# [WRITTEN INSTRUCTION]
Copy the part of the Hai Hai album text that opens with the words containing "In the song" and closes with "November 14, 2006.", keeping every word unchanged.

Hai Hai is the second solo album by ex-Supertramp singer/guitarist/keyboardist Roger Hodgson, released in September 1987. Co-produced by future No Doubt and Black Crowes producer Jack Joseph Puig, and recorded at Hodgson's 48-track home studio in Nevada City, California, the album is a merger of Supertramp-styled progressive pop-rock and extensive use of Los Angeles session musicians and late-1980s synthesizer technology.

Overview
Hai Hai featured ten songs, all of which were written by Hodgson, with the exception of "Land Ho", an old Supertramp song (at the time never released on an album but only as a single), which Hodgson co-wrote in 1974 with his long-time partner Rick Davies. Hodgson had previously recorded the song in 1983 for his solo album In the Eye of the Storm, but it was never released.

Background
Hodgson was unable to fully promote or tour behind Hai Hai, having sustained injuries to both of his wrists in a fall a week after its release. After that accident, Hodgson stopped his musical career for the next decade, returning to the public in 1997 with live shows and a live album, Rites of Passage. His next studio album, Open the Door, was released in 2000.

In the song "Hai Hai",  backmasking is used 13 seconds in.  When played in reverse, a whisper says "what happened to you?"

Hai Hai was re-released in Canada on November 14, 2006.

Reception

Allmusic panned the album in their retrospective review. They declared Hodgson's decision to abandon progressive rock and experiment with other genres a disaster, since he failed to fully commit to any of these genres, resulting in songs that are musically very basic and uninteresting. They also commented that the lyrics "are at times juvenile and embarrassing... he may have been trying to say something, but the poetry reads like a bored high school student wrote them." They added that the album's over-reliance on electronics and technology made the already uninspired songs sound cold and soulless.

# [ENTRIES]
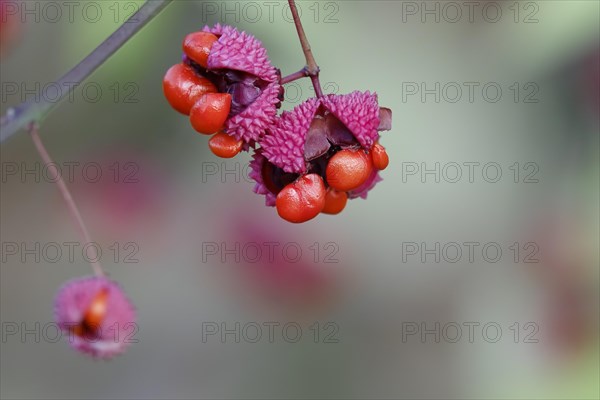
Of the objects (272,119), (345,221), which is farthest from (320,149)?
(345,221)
...
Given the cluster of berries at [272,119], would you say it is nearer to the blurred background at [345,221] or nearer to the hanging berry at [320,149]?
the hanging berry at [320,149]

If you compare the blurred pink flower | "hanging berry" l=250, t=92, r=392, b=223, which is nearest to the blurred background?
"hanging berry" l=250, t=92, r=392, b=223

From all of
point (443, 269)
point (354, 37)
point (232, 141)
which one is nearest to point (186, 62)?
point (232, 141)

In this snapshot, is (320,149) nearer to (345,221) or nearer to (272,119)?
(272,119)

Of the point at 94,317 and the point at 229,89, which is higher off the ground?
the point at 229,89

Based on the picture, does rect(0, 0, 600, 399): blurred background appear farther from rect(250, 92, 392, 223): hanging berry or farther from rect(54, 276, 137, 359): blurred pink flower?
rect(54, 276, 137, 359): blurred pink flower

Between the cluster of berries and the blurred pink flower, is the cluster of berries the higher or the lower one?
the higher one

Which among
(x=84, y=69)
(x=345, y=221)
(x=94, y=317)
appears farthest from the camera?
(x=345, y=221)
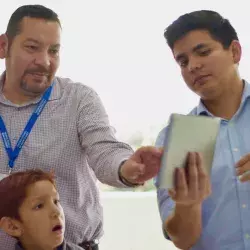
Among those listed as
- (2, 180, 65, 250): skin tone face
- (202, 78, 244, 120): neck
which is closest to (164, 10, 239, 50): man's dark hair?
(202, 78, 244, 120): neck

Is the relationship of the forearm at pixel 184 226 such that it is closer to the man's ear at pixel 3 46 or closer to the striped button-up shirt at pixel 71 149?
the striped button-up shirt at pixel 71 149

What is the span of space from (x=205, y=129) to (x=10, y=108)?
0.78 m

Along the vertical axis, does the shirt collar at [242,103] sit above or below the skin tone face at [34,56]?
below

# [SOLVED EXERCISE]
In the song "Hai Hai",  backmasking is used 13 seconds in.  When played in reverse, a whisper says "what happened to you?"

Hai Hai was re-released in Canada on November 14, 2006.